■ THE DATA
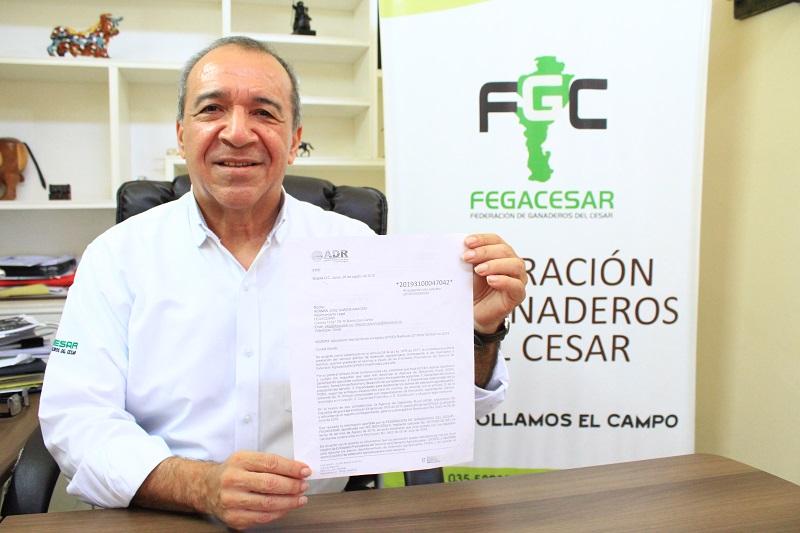 Julio Cesar Lozano Mejía, director ejecutivo de Fegacesar.   Foto:Cortesía.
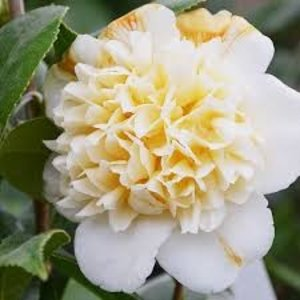 Camellia japonica 'Brushfield's Yellow'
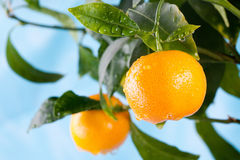 Orange fruits on a tree branch against blue sky royalty free stock images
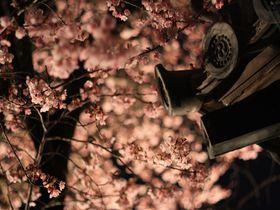 徳島「原田家住宅」の蜂須賀桜で一足早い春を感じよう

■ WHAT YOU NEED TO DO
Everything in the listing should be copied exactly, apart from the images it holds.

■ SOLUTION FOR THIS TASK
 Julio Cesar Lozano Mejía, director ejecutivo de Fegacesar.   Foto:Cortesía.
 Camellia japonica 'Brushfield's Yellow'
 Orange fruits on a tree branch against blue sky royalty free stock images
 徳島「原田家住宅」の蜂須賀桜で一足早い春を感じよう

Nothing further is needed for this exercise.